Without any limit, your service's capacity is shared on a first-come, first-served basis — and that's exactly the problem. When demand suddenly exceeds capacity, requests pile up, queues grow, threads and connections get tied up waiting, and response times climb for everyone. A spike meant for one feature degrades the entire system.

It's worse on a multi-tenant service. A single runaway client hammering your API in a tight loop can consume all the capacity, starving every other customer. One caller's bad day becomes everybody's outage. You need a way to draw a line: this much, and no more, per caller.

How it works

A throttle sits in front of the service, like a bouncer at a door. For each incoming request it asks a simple question: is this caller within their allowed rate? If yes, the request passes through to the service as normal. If no, the request is rejected — typically with an HTTP 429 Too Many Requests response — or deferred for later, rather than being allowed to add to the overload.

The key idea is that the limiter makes this decision cheaply and early, before the expensive work begins. Excess traffic bounces off the front door instead of consuming the resources behind it. The animation below shows requests streaming toward a service: those within the limit are waved through, while the surplus is turned away at the gate.

Cap the rate that reaches the service

request

Clients

Rate limiter

Service

Requests within the limit pass through; the rest are rejected or deferred, protecting the service.

Tip

Tell clients how to behave. A 429 response should include a Retry-After header (and often RateLimit-* headers describing the limit and remaining quota). Well-built clients read these and back off gracefully — turning a hard rejection into a brief, orderly pause instead of a frantic retry storm.

The common algorithms

Several algorithms decide whether a request fits within the limit, and they differ mainly in how they treat bursts:

Token bucket — a bucket holds tokens that refill at a steady rate, and each request spends one. A request is allowed only if a token is available. Because tokens accumulate while traffic is quiet, this tolerates short bursts up to the bucket's size, then settles to the refill rate.
Leaky bucket — requests pour into a queue that drains (leaks) at a fixed rate; if the queue overflows, new requests are dropped. This smooths bumpy traffic into a steady, predictable stream rather than allowing bursts.
Fixed window — count requests in each clock-aligned interval (say, per minute) and reject once the count hits the cap. Simple, but allows a double-rate burst straddling the boundary between two windows.
Sliding window — track requests over a continuously moving interval instead of fixed blocks, smoothing out that boundary spike at the cost of keeping a little more state.

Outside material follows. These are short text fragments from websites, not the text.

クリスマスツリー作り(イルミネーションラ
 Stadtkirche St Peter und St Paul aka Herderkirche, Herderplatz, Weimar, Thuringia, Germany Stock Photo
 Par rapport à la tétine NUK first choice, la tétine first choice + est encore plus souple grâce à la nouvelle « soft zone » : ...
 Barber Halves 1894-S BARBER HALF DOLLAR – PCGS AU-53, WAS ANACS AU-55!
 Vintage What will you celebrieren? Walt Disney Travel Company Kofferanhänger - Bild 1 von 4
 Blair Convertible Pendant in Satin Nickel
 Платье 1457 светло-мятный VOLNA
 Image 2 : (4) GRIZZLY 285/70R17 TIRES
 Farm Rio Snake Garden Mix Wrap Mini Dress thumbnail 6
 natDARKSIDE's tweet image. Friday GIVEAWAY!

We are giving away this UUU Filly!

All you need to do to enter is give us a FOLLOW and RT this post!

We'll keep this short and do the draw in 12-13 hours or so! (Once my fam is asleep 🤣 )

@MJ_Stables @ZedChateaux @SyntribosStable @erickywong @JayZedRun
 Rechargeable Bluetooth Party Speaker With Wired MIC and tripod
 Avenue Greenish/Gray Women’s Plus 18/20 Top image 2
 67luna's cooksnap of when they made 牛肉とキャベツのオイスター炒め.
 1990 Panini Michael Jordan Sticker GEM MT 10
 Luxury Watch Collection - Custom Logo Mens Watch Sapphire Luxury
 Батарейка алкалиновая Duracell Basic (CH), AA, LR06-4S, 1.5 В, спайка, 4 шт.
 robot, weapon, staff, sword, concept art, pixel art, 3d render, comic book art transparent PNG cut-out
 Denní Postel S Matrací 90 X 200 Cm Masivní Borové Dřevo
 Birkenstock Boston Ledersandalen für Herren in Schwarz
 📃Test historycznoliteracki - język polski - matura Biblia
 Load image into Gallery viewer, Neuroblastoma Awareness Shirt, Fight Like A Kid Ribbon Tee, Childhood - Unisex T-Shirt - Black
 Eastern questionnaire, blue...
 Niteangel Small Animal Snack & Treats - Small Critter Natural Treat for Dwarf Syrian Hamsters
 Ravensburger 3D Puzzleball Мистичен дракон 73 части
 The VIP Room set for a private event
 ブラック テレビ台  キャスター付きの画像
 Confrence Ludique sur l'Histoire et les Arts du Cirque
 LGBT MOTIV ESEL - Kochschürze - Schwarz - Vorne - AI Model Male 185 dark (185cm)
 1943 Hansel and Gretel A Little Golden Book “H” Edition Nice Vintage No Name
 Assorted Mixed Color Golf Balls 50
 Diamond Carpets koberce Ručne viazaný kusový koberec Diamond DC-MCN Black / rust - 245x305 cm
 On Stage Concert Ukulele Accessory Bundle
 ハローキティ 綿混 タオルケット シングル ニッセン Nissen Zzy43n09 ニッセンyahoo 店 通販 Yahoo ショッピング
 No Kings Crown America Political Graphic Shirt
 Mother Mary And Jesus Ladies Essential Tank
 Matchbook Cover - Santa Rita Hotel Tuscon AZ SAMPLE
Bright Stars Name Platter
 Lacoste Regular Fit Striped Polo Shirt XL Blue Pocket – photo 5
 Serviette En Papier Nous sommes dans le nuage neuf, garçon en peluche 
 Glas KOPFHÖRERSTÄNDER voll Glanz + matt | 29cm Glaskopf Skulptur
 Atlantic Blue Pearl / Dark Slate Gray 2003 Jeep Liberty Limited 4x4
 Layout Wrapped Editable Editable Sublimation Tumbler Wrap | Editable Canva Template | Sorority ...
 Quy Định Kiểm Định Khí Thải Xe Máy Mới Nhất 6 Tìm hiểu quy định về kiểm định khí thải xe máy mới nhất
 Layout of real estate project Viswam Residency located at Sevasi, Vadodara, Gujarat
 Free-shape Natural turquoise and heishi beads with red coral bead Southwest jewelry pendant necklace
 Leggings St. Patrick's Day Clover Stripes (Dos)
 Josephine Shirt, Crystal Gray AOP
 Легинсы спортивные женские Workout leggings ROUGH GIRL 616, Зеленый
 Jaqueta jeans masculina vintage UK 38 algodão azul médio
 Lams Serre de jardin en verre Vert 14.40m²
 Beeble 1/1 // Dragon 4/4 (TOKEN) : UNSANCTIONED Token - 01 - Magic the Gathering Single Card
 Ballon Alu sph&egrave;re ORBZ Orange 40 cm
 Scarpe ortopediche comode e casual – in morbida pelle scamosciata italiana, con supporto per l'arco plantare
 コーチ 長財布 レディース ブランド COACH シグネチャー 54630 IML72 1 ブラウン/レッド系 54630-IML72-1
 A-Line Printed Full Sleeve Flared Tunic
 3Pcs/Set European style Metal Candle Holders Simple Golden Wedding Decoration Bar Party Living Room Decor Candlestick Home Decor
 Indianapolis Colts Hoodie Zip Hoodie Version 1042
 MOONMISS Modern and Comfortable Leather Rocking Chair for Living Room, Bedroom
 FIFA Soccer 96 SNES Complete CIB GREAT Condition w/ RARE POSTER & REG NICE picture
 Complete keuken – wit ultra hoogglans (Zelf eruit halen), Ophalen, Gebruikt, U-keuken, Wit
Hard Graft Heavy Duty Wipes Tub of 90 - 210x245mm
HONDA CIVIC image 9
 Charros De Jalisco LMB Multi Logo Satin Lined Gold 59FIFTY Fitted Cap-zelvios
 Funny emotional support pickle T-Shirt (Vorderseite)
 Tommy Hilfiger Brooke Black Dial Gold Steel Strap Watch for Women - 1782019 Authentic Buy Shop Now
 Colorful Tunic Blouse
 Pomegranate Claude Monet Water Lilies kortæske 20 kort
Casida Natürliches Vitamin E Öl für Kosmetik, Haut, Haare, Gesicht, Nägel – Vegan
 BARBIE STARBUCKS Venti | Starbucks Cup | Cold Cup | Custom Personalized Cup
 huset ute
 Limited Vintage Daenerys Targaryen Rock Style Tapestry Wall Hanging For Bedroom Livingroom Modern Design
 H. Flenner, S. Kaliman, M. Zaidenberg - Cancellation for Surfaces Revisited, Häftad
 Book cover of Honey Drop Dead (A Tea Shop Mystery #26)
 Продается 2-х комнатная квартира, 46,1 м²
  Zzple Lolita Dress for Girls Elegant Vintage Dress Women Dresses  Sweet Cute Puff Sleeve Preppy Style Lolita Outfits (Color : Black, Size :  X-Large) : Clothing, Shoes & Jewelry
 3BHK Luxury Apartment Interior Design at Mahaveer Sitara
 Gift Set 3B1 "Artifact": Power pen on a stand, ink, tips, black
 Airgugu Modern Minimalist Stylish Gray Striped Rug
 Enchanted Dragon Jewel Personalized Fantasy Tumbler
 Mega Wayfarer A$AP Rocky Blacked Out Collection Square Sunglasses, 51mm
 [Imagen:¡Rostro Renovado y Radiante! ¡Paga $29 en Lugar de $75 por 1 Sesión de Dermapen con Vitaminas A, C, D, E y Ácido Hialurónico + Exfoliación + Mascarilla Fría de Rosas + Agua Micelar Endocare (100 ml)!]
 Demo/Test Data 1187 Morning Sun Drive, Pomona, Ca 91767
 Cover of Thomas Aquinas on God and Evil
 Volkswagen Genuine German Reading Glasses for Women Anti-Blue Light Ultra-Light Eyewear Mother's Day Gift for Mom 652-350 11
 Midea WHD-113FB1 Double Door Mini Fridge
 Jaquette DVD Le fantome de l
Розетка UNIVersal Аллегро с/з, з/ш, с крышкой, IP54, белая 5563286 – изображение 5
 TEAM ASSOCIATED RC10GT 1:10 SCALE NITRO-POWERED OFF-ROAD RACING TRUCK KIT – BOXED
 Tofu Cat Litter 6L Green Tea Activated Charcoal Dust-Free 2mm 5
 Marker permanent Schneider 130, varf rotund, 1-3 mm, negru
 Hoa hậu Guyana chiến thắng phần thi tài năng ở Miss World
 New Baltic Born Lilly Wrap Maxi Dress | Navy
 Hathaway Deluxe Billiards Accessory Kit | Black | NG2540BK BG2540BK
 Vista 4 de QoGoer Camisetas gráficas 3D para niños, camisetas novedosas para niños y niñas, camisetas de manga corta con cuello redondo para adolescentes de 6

Why it protects availability and fairness

Throttling defends your service in two distinct ways. First, availability: by capping total intake at or below what the system can handle, you keep it inside its safe operating envelope. A throttled service degrades gracefully — turning away the excess — instead of collapsing entirely and serving no one.

Second, fairness: with per-tenant or per-client limits, no single caller can monopolize shared capacity. Each tenant gets a guaranteed slice, so a noisy neighbor's spike is contained to their own quota rather than spilling over onto everyone else. This isolation is what makes throttling essential for any public or multi-tenant API.

Note

Rejecting vs. buffering. Throttling rejects or sheds excess to protect the service right now. Queue-based load leveling instead buffers the excess in a queue so the service can work through it at its own pace. They solve the same overload from opposite ends — drop it or defer it — and are often used together.

When to use it

Reach for throttling whenever a service can be overwhelmed by demand it doesn't control: public APIs, multi-tenant platforms, expensive endpoints, and anything fronting a limited downstream resource. It's the standard way to enforce usage tiers, defend against abuse and runaway clients, and keep a shared service fair under load.

It pairs naturally with related patterns. Use queue-based load leveling when the work can wait and you'd rather defer the spike than drop it; use throttling when you must protect capacity immediately. And combine it with a circuit breaker, which protects you from a failing downstream dependency, while throttling protects you from excessive inbound demand — together they guard both ends of the call.